# How can you tell if your pigeon is a sprinter, middle, or long distance bird?



## The_Rookie (Dec 18, 2012)

Can someone please help me out? Still learning. Thanks.


----------



## TheLaw818 (Mar 12, 2012)

Just race results....speak volumes


----------



## Crazy Pete (Nov 13, 2008)

http://www.youtube.com/watch?v=SSc1rkNl_h0

http://www.youtube.com/watch?v=1ONgCCmwiQY

This might help.
Dave


----------



## The_Rookie (Dec 18, 2012)

Thanks.

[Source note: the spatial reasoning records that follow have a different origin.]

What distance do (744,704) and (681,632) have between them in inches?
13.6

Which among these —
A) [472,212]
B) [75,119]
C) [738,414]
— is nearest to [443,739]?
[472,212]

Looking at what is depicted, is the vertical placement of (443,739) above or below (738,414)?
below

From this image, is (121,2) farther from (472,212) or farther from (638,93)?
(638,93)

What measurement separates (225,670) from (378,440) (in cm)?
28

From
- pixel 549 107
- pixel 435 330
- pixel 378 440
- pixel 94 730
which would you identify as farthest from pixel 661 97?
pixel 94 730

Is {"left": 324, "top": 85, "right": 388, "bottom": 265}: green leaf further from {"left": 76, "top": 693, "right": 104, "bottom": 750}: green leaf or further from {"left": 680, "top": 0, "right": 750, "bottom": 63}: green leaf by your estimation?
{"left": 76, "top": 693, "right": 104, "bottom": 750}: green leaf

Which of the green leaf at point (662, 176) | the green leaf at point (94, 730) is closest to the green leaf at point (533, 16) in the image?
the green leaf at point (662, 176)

Can I breed the two and make it an all around bird?


----------



## NZ Pigeon (Nov 12, 2011)

I always ask myself similar questions but I have resigned to the fact that, as above, Look at the race results, Pedigrees can help aswell as previous owners knowledge of their birds but at the end of the day you gotta race them.

Some long to short pairs may produce great middle birds, another long to short pairing in a different loft may produce slightly harder sprint birds or softer but faster long birds. 

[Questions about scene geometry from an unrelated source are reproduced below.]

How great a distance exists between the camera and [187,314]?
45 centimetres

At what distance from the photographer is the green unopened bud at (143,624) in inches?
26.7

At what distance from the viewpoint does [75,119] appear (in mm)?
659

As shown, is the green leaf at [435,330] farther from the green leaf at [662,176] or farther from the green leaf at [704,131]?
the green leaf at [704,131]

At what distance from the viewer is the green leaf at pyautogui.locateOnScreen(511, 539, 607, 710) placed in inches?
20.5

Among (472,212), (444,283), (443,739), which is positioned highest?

One thing we can be sure of when breeding pigeons is, they will throw all sorts and one has to learn their birds strengths and weaknesses and then try and produce birds with more strengths and less weaknesses. Easier said than done.

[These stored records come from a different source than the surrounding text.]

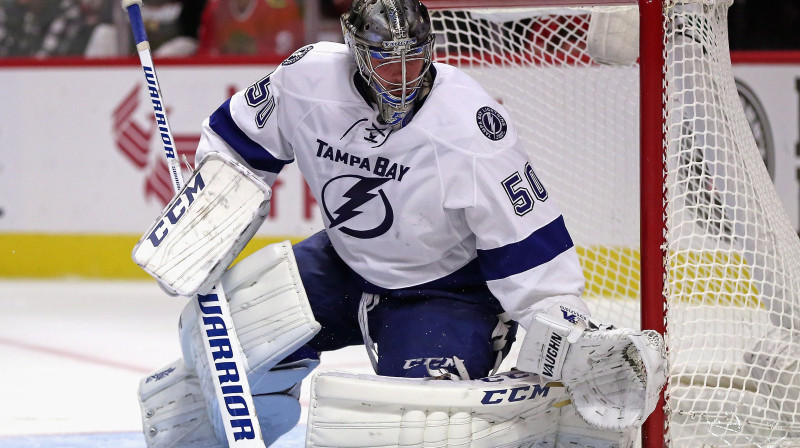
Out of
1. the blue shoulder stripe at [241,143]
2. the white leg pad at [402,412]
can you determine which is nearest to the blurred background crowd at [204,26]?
the blue shoulder stripe at [241,143]

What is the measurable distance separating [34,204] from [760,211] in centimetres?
359

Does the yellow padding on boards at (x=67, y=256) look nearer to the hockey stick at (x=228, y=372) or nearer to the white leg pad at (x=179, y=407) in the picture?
the white leg pad at (x=179, y=407)

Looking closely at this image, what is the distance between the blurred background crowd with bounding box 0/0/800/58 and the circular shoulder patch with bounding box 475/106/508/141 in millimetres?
2959

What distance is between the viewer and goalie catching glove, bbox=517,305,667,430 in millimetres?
1929

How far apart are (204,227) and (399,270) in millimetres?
397

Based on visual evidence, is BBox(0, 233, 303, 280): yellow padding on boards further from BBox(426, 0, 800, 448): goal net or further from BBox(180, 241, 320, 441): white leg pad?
BBox(180, 241, 320, 441): white leg pad

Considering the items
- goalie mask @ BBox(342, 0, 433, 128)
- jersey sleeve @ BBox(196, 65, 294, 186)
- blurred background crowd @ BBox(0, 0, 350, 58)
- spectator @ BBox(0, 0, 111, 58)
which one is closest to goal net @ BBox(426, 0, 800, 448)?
goalie mask @ BBox(342, 0, 433, 128)

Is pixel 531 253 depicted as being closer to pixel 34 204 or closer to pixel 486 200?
pixel 486 200

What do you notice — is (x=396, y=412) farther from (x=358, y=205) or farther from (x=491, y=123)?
(x=491, y=123)

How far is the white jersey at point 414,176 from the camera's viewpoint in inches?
81.2

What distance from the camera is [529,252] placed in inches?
80.4

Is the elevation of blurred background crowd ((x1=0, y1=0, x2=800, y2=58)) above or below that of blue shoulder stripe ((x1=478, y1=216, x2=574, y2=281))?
above

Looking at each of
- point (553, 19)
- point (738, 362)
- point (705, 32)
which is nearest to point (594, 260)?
point (553, 19)

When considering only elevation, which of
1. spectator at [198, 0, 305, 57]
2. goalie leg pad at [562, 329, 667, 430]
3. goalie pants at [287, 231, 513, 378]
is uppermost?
spectator at [198, 0, 305, 57]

Also, we all have different ideas, preferences, visual characteristics and behavioural characteristics that we breed or select for so IMO no matter what the strain, if one breeder has established their own family based on a particular strain it will be slightly different to their mates birds of for arguments sake, the same origin.


----------



## talpog (Mar 16, 2009)

For me, the best way to determine the type of bird is through its physical attributes, as some birds have short wings (w/c cannot fly long distance), big body (too heavy to fly long distance), too small of a body, etc...I don't really believe it when they say a bird is a sprinter or a middle to long distance bird if they do not meet the criteria mentioned earlier. Actually there is a video in Youtube that explains how to determine if a bird is such...just type "how to determine or know if a racing pigeon is a short, middle or a long distance bird"...hope this helps!


----------



## talpog (Mar 16, 2009)

here is the link...http://youtu.be/SSc1rkNl_h0


----------



## The_Rookie (Dec 18, 2012)

Thanks for the help. Now I have to go look in my loft and see what I have. LOL


----------